Create Efficient Indexes

Comparison between “Index Merge” and “Composite Index”

The “Index Merge” works well when the indexes that will be merged have similar density. And “Composite Index” works well when the query condition (predicates in the WHERE clause) uses “=” operator.

When the query condition doesn’t use the first column in the composite index, the composite index will generally perform badly.

The characteristics of the “Composite Index”

When the leading column (the first column in the index) isn’t used in the query condition, the composite index will most likely not be used. Even under some circumstances the “index skip scan” can use the composite index, the performance is not very sound.

To create a composite index, two factors should be considered. One is which columns should be included in the index, the other one is the order of the columns in the index. These two factors have great influence on the performance of the index.

• The relationship between the density and the order of the columns
  If the indexed columns will be only used using “=” operator, the density of the columns has little impact on the order of the columns.
• The impact of “=” operation on the order of the columns
  If the query condition doesn’t use “=” operator for the first column in the composite index, the index will not perform well even if other columns in the index are used with “=” operator in the query condition.
  “=” operation is more important than the density of the column when deciding the order of columns in the composite index.
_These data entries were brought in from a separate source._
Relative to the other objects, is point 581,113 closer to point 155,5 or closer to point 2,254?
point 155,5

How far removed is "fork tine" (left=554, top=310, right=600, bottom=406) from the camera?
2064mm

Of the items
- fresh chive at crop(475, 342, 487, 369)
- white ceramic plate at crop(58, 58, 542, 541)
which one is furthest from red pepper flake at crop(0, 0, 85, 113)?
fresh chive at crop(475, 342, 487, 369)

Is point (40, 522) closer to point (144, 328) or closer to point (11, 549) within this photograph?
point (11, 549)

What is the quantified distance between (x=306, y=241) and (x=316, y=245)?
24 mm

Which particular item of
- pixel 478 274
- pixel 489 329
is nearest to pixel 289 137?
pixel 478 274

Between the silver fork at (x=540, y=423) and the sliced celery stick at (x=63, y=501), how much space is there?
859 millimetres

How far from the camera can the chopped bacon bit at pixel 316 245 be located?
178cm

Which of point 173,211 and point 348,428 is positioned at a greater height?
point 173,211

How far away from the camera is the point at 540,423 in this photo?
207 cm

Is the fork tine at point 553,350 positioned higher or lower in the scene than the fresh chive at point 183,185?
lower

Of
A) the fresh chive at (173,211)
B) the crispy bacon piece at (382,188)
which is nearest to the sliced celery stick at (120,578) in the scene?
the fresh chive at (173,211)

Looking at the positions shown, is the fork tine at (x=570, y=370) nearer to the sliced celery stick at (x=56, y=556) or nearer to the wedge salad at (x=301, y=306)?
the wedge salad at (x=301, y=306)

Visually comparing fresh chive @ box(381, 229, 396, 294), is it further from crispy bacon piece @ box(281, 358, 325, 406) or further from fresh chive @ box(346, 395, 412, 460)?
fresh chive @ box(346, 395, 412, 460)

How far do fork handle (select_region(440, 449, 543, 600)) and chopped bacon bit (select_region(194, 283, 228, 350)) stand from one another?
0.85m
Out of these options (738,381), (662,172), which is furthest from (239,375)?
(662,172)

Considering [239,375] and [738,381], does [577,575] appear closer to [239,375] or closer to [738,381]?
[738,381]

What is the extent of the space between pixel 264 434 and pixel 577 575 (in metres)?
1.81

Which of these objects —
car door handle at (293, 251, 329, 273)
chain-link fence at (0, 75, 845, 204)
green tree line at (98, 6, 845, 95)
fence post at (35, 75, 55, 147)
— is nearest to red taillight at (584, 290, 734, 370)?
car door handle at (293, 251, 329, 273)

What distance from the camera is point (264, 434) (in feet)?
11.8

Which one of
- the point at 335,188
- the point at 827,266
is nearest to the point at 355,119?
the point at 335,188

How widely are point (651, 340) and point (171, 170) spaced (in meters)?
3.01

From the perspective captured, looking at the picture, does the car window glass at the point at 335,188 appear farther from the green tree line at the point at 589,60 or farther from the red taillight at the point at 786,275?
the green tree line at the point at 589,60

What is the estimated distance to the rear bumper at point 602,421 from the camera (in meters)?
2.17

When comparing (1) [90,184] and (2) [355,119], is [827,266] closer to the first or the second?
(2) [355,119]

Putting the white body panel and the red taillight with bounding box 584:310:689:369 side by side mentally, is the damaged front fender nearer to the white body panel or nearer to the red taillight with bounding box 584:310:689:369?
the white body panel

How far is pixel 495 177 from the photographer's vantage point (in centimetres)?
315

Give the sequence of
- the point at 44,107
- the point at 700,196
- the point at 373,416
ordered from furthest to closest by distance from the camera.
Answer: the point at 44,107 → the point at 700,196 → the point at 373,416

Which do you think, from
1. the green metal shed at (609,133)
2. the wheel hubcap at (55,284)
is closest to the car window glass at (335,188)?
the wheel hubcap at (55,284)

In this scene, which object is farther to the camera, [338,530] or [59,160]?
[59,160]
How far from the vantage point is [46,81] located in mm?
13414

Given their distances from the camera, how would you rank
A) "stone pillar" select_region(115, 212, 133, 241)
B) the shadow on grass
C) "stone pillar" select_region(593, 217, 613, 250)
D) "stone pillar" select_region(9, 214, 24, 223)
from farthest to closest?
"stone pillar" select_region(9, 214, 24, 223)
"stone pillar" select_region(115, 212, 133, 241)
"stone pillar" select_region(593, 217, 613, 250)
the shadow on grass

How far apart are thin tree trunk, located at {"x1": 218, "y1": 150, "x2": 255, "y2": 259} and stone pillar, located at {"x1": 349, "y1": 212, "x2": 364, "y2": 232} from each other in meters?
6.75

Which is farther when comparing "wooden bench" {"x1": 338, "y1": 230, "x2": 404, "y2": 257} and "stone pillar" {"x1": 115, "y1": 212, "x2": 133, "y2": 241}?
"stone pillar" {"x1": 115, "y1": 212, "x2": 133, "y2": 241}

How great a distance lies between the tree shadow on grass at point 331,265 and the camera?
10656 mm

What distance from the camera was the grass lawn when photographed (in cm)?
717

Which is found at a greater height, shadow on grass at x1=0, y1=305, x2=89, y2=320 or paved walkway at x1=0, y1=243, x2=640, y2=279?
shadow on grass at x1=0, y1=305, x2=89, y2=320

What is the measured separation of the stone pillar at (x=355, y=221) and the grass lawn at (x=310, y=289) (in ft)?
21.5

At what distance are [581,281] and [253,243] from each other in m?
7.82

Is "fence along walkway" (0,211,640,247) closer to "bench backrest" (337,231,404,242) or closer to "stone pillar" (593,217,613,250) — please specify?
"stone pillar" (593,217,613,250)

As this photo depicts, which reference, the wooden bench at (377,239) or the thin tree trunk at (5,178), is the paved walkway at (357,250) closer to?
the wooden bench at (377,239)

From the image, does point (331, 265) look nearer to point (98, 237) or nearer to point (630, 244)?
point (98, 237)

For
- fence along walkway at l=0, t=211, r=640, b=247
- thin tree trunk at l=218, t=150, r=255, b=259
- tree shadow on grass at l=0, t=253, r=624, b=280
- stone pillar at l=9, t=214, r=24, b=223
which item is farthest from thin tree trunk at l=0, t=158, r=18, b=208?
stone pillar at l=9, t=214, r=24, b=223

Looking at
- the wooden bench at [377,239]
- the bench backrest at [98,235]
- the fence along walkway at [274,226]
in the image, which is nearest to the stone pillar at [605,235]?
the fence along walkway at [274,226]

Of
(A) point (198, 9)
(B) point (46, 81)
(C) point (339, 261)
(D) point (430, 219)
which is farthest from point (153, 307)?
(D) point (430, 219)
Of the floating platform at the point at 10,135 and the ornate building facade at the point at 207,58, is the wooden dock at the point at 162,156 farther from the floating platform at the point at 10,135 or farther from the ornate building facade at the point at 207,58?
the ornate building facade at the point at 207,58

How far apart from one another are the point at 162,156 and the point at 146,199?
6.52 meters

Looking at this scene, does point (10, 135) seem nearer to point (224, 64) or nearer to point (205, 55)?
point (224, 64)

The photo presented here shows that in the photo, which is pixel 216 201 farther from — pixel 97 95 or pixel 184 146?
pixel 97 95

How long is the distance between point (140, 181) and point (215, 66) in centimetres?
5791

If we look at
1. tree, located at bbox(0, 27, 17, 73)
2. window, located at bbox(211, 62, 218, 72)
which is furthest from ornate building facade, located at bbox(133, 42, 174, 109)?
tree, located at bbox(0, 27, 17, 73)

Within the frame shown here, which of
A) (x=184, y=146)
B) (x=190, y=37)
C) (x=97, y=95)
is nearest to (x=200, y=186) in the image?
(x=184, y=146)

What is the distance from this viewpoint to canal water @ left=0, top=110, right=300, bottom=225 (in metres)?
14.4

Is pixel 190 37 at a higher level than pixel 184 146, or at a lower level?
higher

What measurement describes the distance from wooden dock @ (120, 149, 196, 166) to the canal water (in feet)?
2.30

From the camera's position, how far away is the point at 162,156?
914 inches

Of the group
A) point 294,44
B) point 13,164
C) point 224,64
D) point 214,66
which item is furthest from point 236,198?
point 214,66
So to make the best use of the composite index, we need to take both the density and the column usage (“=” or not) into consideration.
• IN list iterator
  Sometimes, if the leading column of the composite index is used in “BETWEEN...AND” or “LIKE” operation, we can take advantage of “IN list” to rewrite the SQL to improve the performance.

For example, suppose the there is one index idx_tab1 (col1, col2) on the table TAB1…

SELECT * FROM TAB1 WHERE col1 between 10 and 20 AND col2 = 'A';

If there are only limited values that meets the predicate (col1 between 10 and 20), we can rewrite the SQL as follows..

SELECT * FROM TAB1
WHERE col1 IN (10, 15, 20) AND col2 = 'A';

The SQL statement above is equal to …

SELECT * FORM TAB1 WHERE (col1=10 AND col2=’A’) OR (col1=15 AND col2=’A’) OR (col1=20 AND col2=’A’)

This way, the composite index idx_tab1 can be used well because the SQL engine can scan less of the index entries.
Another example, suppose there is one index idx_tab1 (col1, col3, col2) on table TAB1,

SELECT * FROM TAB1 WHERE col1 = 'A' and col2='222';

This time, even the leading column col1 is used in the “=” operator, the second column col3 is not used the WHERE clause. This way, the col2=’222’ can only be used as the “filter” to check the index entry which is not very efficient.
If we know the column col3 only have several values, like 1, 2, 3, and then the SQL statement above can be rewritten as follows…

SELECT * FROM TAB1 WHERE col1 = 'A' and col2='222' and col3 in (1, 2, 3);

It is equal to the following SQL statement…

SELECT * FROM TAB1 WHERE (col1= 'A' and col3=1 and col2='222') OR (col1= ‘A’ and col3=2 and col2='222') OR (col1= ‘A’ and col3=3 and col2='222')

This way, the column col2, col3 can be used for index entry access which is much efficient than being a data “filter”.